She looked away from him, and he fought the inane urge to yell at her again.
“Look at me.”
She did, meeting his eyes. She was angry, so very angry.
“You want me to leave?”
“No.”
“What do you want?”
She whispered something, just a small motion of her lips, something he couldn’t quite catch.
“What?”
“Fuck me,” she said loudly. “Fuck all this rage out of me.”
“You hate me and now you want to fuck me?”
“No. I want you to fuck me.”
Adrian stared at her. Savannah arched her hips into his. He noticed with a small jolt of shock that her nipples were rock hard. He pressed his hips against her and when he felt how wet she was, his cock went to full attention.
“Why?” he asked.
“Because you’re the only one who can,” she said.
Adrian slipped his cock against her thigh. She kicked at him. He muscled her leg down with an elbow to her thigh, and her eyes gleamed with something that definitely wasn’t tears. She growled low in her throat as he moved against her.
“I don’t want it easy,” she demanded. “Fuck me.”
Adrian paused.

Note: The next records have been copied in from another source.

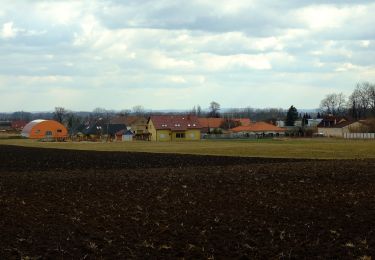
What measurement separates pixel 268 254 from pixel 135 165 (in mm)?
29389

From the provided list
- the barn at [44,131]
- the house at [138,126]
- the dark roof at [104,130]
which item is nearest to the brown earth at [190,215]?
the house at [138,126]

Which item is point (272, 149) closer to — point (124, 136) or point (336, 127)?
point (124, 136)

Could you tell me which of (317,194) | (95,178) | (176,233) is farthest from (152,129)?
(176,233)

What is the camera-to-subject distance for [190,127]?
110 meters

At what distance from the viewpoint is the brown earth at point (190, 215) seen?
1497 cm

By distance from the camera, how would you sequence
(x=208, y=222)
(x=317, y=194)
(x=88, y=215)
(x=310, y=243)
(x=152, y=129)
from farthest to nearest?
(x=152, y=129), (x=317, y=194), (x=88, y=215), (x=208, y=222), (x=310, y=243)

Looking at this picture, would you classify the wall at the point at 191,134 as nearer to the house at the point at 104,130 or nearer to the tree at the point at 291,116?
the house at the point at 104,130

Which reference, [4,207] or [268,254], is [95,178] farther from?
[268,254]

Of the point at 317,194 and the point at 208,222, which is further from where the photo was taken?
the point at 317,194

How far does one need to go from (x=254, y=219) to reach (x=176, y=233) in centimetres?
330

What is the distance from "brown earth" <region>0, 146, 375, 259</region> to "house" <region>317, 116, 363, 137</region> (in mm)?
92407

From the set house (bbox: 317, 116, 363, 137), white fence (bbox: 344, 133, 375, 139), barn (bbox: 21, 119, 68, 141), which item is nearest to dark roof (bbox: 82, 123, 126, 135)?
barn (bbox: 21, 119, 68, 141)

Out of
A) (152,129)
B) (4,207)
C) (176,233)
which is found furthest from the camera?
(152,129)

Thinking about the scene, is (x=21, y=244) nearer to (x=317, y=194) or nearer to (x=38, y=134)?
(x=317, y=194)
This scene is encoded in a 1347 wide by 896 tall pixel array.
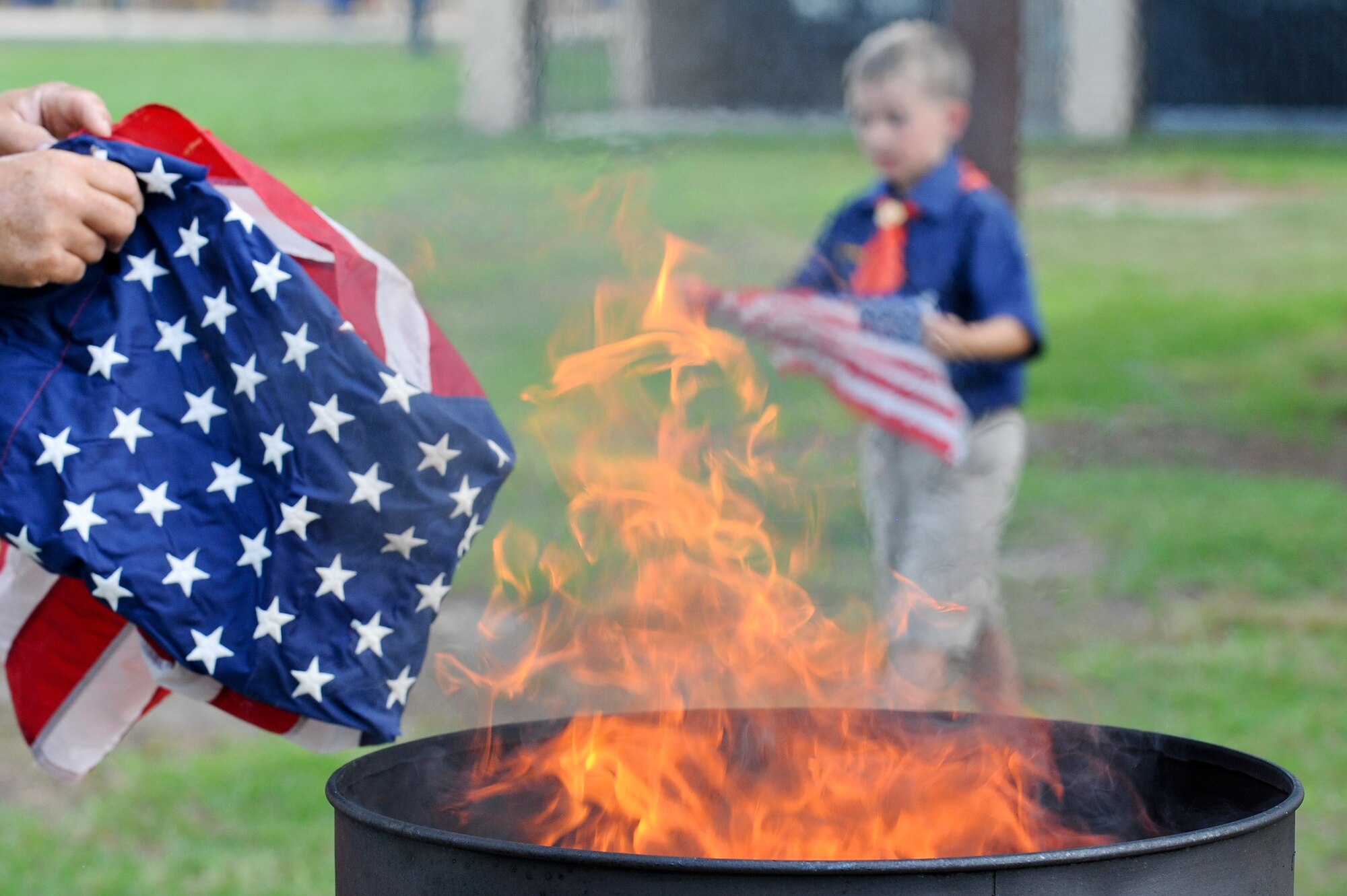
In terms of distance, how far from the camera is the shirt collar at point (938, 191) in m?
4.01

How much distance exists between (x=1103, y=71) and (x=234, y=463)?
34.7ft

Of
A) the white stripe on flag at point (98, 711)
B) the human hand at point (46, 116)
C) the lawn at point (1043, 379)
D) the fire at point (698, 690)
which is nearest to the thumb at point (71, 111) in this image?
the human hand at point (46, 116)

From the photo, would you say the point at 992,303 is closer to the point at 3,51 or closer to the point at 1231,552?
the point at 1231,552

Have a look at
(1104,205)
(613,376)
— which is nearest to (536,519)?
(613,376)

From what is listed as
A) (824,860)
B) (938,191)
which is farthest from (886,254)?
(824,860)

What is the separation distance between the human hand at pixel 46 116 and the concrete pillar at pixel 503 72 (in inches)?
86.4

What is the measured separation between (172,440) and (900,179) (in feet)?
8.35

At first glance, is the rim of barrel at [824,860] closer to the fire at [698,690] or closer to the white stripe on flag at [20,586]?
the fire at [698,690]

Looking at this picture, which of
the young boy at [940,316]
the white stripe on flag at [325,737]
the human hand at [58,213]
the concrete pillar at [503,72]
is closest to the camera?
the human hand at [58,213]

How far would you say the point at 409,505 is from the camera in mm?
2020

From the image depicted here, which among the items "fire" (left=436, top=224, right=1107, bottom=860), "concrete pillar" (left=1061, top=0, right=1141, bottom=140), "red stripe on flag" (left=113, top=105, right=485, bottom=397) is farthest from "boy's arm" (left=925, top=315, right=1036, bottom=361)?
"concrete pillar" (left=1061, top=0, right=1141, bottom=140)

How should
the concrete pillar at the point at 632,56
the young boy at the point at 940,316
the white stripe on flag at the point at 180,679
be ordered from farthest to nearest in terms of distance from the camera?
the concrete pillar at the point at 632,56
the young boy at the point at 940,316
the white stripe on flag at the point at 180,679

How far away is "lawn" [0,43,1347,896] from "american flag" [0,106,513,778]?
1036 mm

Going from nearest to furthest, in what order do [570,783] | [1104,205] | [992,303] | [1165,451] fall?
[570,783] < [992,303] < [1165,451] < [1104,205]
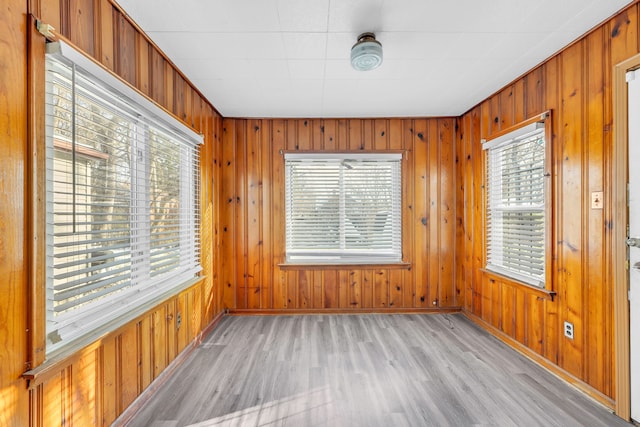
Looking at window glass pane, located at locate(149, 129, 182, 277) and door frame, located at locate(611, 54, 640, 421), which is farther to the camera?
window glass pane, located at locate(149, 129, 182, 277)

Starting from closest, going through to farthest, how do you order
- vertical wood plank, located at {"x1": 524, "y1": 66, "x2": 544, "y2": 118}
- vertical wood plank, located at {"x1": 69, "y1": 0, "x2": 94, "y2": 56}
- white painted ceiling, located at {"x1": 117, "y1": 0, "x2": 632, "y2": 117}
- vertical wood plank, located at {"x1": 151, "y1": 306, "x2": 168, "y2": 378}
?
vertical wood plank, located at {"x1": 69, "y1": 0, "x2": 94, "y2": 56}, white painted ceiling, located at {"x1": 117, "y1": 0, "x2": 632, "y2": 117}, vertical wood plank, located at {"x1": 151, "y1": 306, "x2": 168, "y2": 378}, vertical wood plank, located at {"x1": 524, "y1": 66, "x2": 544, "y2": 118}

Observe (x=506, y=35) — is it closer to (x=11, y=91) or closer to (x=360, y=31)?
(x=360, y=31)

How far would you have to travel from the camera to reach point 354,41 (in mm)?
1949

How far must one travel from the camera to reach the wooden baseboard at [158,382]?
1.69 m

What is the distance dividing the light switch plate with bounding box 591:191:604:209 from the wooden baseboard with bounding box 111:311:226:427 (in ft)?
10.6

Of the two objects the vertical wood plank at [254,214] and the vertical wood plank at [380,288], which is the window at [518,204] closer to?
the vertical wood plank at [380,288]

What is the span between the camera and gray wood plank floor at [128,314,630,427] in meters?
1.72

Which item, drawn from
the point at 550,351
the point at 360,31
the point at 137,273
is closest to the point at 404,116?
the point at 360,31

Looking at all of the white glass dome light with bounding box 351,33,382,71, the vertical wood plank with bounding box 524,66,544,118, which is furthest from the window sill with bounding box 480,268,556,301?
the white glass dome light with bounding box 351,33,382,71

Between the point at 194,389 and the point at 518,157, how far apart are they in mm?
3285

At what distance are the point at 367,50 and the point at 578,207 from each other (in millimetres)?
1829

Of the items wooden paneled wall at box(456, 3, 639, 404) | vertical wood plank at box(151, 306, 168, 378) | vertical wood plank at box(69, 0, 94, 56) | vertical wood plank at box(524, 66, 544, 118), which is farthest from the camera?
vertical wood plank at box(524, 66, 544, 118)

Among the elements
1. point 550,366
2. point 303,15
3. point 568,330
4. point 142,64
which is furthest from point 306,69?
point 550,366

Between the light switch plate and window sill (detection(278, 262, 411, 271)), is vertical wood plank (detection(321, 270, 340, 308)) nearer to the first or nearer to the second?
window sill (detection(278, 262, 411, 271))
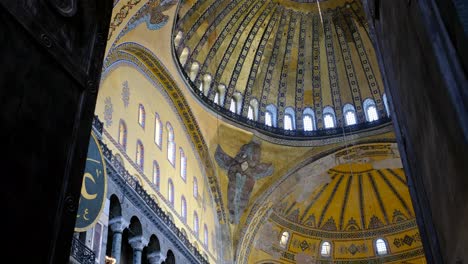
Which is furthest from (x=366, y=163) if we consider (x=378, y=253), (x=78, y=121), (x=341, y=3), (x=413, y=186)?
(x=78, y=121)

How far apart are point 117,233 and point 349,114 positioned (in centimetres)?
1062

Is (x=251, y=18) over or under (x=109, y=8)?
over

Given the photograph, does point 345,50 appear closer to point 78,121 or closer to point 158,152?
point 158,152

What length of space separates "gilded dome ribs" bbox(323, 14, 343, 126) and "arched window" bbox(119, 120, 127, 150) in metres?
8.88

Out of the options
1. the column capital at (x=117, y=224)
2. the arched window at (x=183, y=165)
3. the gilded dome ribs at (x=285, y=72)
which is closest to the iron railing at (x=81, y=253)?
the column capital at (x=117, y=224)

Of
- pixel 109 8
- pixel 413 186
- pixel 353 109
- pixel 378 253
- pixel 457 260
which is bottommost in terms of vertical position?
pixel 457 260

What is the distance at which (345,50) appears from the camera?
18.0m

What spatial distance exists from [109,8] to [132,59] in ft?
28.4

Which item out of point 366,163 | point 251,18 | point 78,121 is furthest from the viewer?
point 366,163

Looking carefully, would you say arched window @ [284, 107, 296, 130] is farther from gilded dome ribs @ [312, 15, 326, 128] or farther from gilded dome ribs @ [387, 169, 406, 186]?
gilded dome ribs @ [387, 169, 406, 186]

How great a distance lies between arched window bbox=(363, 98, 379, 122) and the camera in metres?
18.2

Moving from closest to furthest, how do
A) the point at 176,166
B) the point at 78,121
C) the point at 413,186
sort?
the point at 78,121
the point at 413,186
the point at 176,166

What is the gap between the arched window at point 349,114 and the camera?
60.2 ft

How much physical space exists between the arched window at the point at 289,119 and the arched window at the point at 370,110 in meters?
2.54
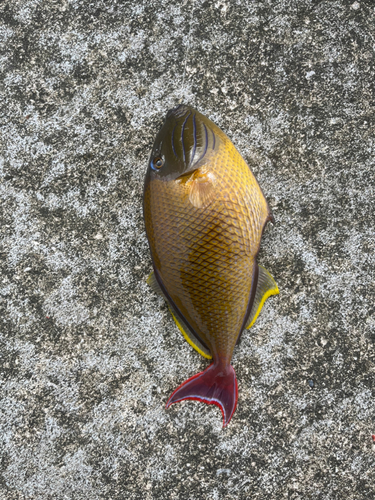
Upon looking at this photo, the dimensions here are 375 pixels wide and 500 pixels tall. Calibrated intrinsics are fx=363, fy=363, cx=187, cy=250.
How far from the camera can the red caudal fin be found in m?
1.73

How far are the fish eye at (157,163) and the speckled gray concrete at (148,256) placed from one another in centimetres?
37

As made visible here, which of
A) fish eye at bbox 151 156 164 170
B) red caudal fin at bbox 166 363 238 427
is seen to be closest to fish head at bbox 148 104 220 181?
fish eye at bbox 151 156 164 170

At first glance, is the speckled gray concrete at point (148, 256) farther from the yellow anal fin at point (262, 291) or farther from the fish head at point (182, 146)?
the fish head at point (182, 146)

She bucked up from the bed, hard enough to make him grunt with the effort of holding her still. “You aren’t man enough to do it, are you? Just like you aren’t man enough to cry. What a shit you are, you bastard—”
Adrian slammed home with one hard thrust. Savannah squealed with surprise. She writhed under him while he held her down, driving into her with all the power he had in him. He was probably hurting her, and he realized with growing dread that he didn’t particularly care. It felt good; it satisfied something deep in his soul. Maybe he even wanted to hurt her. Maybe he wanted to be the bastard she said he was. Maybe he wanted to take all his hurt and anger and disappointment out on her. Maybe he wanted to place blame by punishing her with his body.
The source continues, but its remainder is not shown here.